*Задание*:
Продолжите исходный текст о ночном переходе, начав сразу после его последнего предложения.

*Исходный текст*:

Возвращаюсь назад, и опять мы бредем и молчим. Около версты, потом опять выстрел, уже много дольше впереди. Я пожимаю плечами. "Падре" заносит ногу, хочет сесть на осла; я грубо дергаю его за ногу и говорю:
— Не суйтесь. Это впереди, там Барнс, пусть он и разбирается.
"Падре" шепчет дрожащим голосом:
— А если — если пристрелят?
Немец, идущий перед нами, видно, понимает по-английски: он громко говорит своему соседу:
— Одно средство: пристрелить. Не оставлять же их тут, на голодную смерть, а шакалы еще уши отгрызут.
"Падре" затихает и всматривается вправо и влево. Много там разберешь в темноте, где камень, где куст, где что другое.

*Фрагмент данных*:
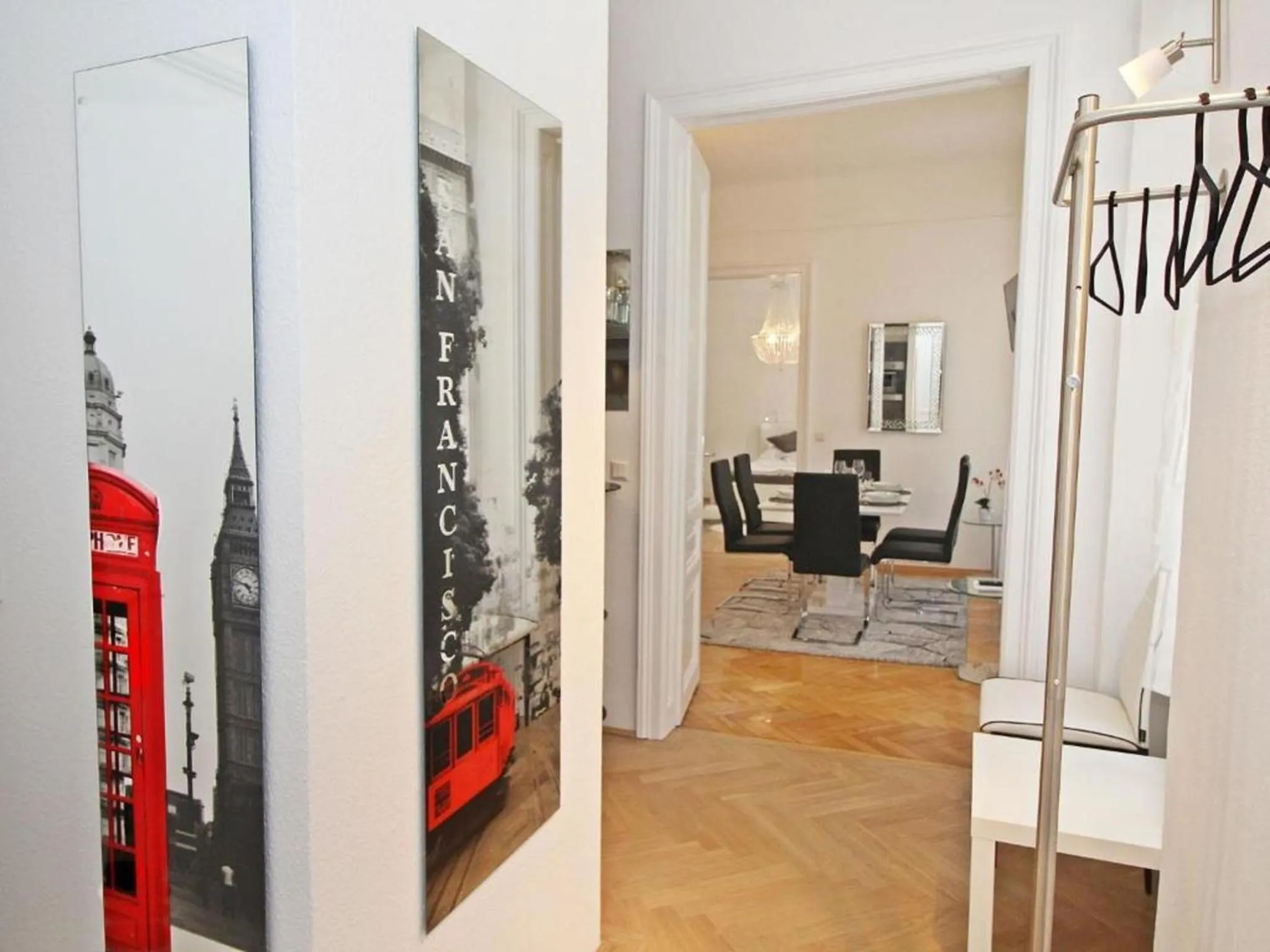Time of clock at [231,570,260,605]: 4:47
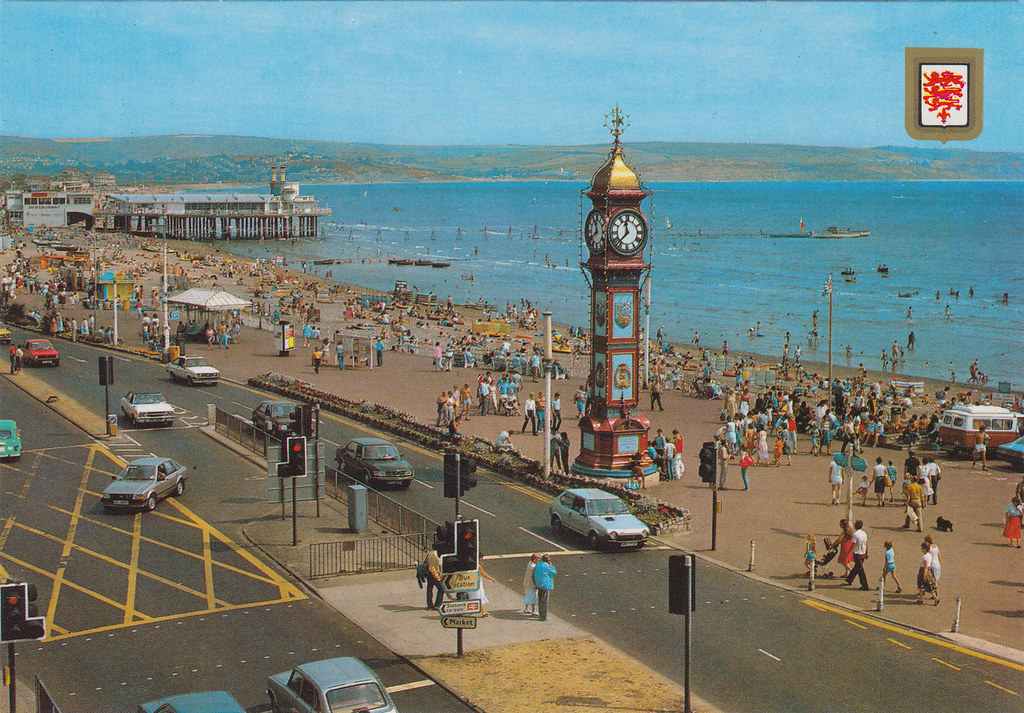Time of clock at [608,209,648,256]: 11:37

*Ответ*:
Тащимся, тащимся и все думаем одно и то же. Неделю тому назад эти люди были здесь ужасом и красою земли. И ведь только случайно мы их ведем, а не наоборот. Много я передумал в ту ночь. Видел я Реймский собор под обстрелом и дуэль аэропланов в воздухе, и queules cassees и немецкие налеты на Лондон — солдаты с фронта божились, что это хуже Ипра: в Ипре хоть не было в этом грохоте женского и детского плача. Все это страшно. Но калечить людей и губить города умеет и природа. Одного не умеет природа: унизить, опозорить целый народ. Это горше всего; и это монополия человека. Живал я и в Берлине, и в Вене, и в Константинополе, видел эти самые обломки образа и подобия Господня, как они работали, как они смеялись, как гуляли со своими барышнями по Пратеру и курили наргиле в переулках Галаты. Часто теперь, когда обзовут меня публично милитаристом, я вспоминаю ту ночь, и дорогу, и долину Иордана, в тени той самой горы Нево, где когда-то умер пророк Моисей от Божьего поцелуя; вспоминаю и не отвечаю, не стоит.
Грозная это вещь — жизнь нации; тяжело тащиться пустыней; не можешь? Ложись, помирай. Человечество — тоже полк, только без доброго "падре", и никто тебя не понесет до Иерихона. Бреди, пока бредется, жестокий к себе и к соседу; или ложись и пропадай, вместе со своей надеждой[478].
ГЛАВА ДВАДЦАТЬ ВТОРАЯ
39-й БАТАЛЬОН Марголина и ядро 38-го батальона оставались с Паттерсоном в Эс Солте и позднее — в действиях под началом Чейтора. 24 сентября глава Имперского Главного штаба докладывал военному кабинету в Лондон: "Враг отступает на север, преследуемый австралийскими и новозеландскими частями и 38-м и 39-м батальоном королевских стрелков"[479].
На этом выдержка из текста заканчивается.